Da un lato, Soccodato parla di “gap ventennale che, nonostante il piano pluriennale degli investimenti preveda un recupero dell’arretrato, è impossibile da smaltire in tre anni”, anche se stanno aumentando “gli interventi tesi a individuare con precisione le criticità sulle quali intervenire”. Insomma, si cerca di uscire dalla fase di emergenza e di entrare in quella di prevenzione, a costo di sacrificare i miglioramenti. Un modus operandi che ha permesso lavori straordinari su 600 ponti negli ultimi anni. D’altro canto, però, Pier Giorgio Malerba, docente di Teoria e progetto dei ponti al Politecnico di Milano riassume così la questione: “Tutte le opere hanno un ciclo di vita. Quello dei ponti viene generalmente definito in 100 anni, se soggetti a regolari attività di ispezione e manutenzione. Di fatto, nei maggiori Paesi industrializzati si è rilevato – spiega al Fatto.it – che, a causa dell’esposizione agli agenti atmosferici, dell’aumento dei transiti e di manutenzioni carenti o inefficaci, la vita media in piena sicurezza è di circa 60 anni. Questo non vuol dire che al 61esimo anno il ponte crolla, ma che è meno affidabile. La maggior parte dei ponti italiani è stata costruita negli anni Settanta, quindi sono ora ad un’età critica che induce ad attente ispezioni e alle manutenzioni che si rendessero necessarie”. Mentre i ponti ferroviari e autostradali sono oggetto di ispezioni e manutenzioni dallo standard che Malerba definisce “molto elevato”, il problema maggiore riguarda i ponti ‘sorvegliati’ da Province e Comuni: “Non hanno i soldi, né il personale per queste attività. In molti casi non si dispone neppure di un catalogo aggiornato delle opere – aggiunge il docente – Ancora una volta è un problema di fondi, ma è anche dimostrato che, per ponti di collegamento importanti, la perdita economica dovuta all’interruzione dei transiti di alcuni mesi può superare il costo del ponte stesso”.

Qualità? “Stop al massimo ribasso nelle aste”
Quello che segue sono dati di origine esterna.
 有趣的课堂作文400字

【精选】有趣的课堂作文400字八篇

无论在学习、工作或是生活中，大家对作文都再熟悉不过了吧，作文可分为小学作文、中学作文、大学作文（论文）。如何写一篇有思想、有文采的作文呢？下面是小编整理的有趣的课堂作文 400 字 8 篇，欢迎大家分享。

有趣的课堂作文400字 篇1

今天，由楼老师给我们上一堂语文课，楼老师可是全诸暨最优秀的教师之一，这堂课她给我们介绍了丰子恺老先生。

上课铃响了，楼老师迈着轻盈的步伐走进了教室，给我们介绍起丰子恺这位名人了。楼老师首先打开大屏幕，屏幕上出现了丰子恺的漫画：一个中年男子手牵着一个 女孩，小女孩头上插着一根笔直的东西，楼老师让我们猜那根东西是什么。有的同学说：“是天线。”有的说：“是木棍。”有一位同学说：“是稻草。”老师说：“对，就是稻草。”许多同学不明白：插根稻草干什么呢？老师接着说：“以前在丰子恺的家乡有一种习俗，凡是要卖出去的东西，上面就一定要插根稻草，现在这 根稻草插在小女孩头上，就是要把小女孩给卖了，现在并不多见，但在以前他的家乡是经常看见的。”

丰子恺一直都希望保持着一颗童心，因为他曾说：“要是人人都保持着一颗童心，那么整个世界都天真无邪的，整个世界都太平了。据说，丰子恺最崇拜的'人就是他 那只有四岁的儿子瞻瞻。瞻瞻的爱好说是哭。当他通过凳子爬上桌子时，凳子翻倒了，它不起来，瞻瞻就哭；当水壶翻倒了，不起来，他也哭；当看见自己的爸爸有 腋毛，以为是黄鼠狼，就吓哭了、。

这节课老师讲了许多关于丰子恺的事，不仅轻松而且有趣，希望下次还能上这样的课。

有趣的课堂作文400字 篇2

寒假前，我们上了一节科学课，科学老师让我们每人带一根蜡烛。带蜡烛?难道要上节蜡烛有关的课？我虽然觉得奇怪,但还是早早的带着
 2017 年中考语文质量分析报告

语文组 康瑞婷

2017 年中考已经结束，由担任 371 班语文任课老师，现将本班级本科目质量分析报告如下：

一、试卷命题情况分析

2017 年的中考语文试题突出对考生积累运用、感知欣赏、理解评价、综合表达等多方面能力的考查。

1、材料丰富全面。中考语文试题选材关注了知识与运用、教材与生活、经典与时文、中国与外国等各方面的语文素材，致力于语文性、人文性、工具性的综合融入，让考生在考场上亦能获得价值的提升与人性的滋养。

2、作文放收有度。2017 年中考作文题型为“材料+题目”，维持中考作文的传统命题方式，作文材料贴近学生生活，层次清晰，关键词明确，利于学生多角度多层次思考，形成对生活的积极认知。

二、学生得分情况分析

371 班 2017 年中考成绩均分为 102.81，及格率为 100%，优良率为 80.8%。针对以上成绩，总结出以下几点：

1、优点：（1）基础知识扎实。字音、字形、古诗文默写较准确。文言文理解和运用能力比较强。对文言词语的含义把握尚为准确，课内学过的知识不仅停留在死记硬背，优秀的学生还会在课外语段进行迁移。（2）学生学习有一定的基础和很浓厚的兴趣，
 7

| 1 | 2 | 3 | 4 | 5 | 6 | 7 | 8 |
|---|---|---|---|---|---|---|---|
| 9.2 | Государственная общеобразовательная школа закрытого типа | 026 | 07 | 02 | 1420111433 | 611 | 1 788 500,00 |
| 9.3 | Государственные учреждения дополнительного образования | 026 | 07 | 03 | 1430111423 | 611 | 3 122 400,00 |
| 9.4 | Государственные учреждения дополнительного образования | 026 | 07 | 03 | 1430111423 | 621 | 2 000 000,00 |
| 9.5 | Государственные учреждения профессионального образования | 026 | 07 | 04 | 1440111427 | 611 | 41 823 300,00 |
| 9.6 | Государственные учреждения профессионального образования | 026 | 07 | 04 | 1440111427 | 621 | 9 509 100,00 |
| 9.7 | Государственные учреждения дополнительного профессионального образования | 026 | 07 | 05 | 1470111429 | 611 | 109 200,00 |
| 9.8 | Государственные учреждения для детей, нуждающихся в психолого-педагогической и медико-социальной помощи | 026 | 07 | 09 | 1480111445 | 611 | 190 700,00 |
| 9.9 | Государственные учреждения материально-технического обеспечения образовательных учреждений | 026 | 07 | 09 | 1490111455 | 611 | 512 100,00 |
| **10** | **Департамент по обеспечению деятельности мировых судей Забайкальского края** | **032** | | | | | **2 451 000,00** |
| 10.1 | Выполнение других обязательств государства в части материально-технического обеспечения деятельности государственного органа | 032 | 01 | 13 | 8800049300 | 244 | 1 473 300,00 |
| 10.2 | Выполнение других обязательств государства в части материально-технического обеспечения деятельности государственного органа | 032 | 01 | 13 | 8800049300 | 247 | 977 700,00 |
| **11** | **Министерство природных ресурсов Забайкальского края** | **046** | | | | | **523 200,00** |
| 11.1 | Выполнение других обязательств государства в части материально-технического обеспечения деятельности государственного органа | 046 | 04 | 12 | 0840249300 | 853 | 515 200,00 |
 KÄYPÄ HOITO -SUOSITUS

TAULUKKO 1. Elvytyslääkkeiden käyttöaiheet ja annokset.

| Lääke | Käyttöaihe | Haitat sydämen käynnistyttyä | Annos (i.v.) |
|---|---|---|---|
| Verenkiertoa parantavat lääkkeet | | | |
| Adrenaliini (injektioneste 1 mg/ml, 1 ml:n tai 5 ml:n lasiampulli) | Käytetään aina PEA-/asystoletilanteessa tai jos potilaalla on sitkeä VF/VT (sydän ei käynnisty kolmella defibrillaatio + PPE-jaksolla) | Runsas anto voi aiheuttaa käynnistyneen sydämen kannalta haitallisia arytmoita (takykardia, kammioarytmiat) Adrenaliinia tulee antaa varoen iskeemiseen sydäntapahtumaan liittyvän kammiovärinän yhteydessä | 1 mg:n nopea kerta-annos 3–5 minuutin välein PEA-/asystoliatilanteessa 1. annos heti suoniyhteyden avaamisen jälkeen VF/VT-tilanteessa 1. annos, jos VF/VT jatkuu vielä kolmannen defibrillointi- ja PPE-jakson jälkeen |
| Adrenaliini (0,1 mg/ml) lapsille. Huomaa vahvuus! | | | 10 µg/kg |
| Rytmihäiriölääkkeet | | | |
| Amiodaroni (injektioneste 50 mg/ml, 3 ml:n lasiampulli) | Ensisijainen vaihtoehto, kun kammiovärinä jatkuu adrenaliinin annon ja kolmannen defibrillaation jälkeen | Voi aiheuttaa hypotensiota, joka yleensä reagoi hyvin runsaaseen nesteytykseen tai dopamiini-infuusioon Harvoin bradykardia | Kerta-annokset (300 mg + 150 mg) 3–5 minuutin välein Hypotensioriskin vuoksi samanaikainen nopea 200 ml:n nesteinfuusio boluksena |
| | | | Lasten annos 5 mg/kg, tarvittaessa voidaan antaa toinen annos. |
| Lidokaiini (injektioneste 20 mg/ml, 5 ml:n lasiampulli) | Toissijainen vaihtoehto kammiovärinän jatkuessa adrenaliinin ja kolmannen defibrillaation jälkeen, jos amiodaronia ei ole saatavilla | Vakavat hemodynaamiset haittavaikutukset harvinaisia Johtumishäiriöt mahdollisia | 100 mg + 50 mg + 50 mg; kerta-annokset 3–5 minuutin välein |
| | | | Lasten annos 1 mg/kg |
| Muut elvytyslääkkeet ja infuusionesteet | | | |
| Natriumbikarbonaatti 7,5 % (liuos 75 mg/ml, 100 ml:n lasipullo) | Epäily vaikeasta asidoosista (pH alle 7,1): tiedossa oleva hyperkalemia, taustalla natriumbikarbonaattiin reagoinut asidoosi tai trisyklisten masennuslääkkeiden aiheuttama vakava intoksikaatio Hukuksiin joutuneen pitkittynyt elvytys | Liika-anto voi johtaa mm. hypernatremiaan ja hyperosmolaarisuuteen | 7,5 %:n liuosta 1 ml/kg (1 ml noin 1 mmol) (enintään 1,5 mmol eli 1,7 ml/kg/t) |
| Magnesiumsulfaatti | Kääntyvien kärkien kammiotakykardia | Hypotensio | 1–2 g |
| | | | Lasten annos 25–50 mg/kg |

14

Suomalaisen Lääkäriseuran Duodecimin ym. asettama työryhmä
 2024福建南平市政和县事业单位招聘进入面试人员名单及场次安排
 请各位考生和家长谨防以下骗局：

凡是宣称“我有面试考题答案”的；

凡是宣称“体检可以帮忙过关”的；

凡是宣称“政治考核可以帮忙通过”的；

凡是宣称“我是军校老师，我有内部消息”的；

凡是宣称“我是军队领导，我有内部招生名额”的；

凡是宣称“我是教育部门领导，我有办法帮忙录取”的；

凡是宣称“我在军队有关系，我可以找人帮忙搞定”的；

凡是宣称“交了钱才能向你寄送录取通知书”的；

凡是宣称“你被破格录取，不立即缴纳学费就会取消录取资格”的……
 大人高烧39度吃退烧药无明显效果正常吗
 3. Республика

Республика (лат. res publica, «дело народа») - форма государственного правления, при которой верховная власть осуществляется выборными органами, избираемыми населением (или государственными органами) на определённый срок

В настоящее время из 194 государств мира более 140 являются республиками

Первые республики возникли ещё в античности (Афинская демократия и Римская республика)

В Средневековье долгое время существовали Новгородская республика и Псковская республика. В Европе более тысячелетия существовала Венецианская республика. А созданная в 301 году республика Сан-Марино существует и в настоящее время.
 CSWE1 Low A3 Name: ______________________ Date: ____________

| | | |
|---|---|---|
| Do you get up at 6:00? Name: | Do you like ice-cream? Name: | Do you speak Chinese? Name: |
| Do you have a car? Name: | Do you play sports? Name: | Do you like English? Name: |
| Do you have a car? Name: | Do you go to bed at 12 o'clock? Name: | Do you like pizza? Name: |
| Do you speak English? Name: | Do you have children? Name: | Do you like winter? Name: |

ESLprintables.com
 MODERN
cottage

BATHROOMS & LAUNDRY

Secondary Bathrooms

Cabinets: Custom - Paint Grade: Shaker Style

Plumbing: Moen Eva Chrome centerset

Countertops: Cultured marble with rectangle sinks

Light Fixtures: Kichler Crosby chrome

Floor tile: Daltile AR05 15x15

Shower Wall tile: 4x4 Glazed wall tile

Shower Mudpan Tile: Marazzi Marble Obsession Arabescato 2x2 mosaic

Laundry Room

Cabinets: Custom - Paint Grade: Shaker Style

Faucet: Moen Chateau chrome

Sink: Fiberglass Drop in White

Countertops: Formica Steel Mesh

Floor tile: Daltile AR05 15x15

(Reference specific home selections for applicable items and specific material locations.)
C’è chi, anche tra gli stessi costruttori, ha fatto un passo indietro. È il caso di Massimo Ferrarese che con la sua Prefabbricati Pugliesi continua ad operare in altri settori, ma non partecipa più alle gare d’appalto per la costruzione di ponti e viadotti. “Non si può pensare di affidare lavori pubblici con il 40% di ribasso d’asta, perché questo determina un effetto a cascata su tutta la filiera, dall’impresa appaltante ai subappaltatori, fino ai fornitori”, spiega l’imprenditore, che è stato anche presidente della Provincia di Brindisi e attualmente presiede Invimit, società di gestione del risparmio del ministero dell’Economia. “Così ci sono imprese che non svolgono i lavori come dovrebbero. Non si può lesinare sui materiali, io non l’ho mai fatto e non sono disponibile a fare cose del genere, ecco perché non costruisco più ponti con le mie aziende”. Si ritorna così a quei “vizi di costruzione” ed “errori di cantiere” delineati come “principale causa del cedimento” dal presidente di Anas. “Il discorso del massimo ribasso è reale. Il costo va pensato sul ciclo di vita – conferma Malerba – se si spende bene prima, si risparmia dopo per la manutenzione”. L’Italia al momento è stretta tra queste due morse. I suoi ponti attendono. E di tanto in tanto ballano.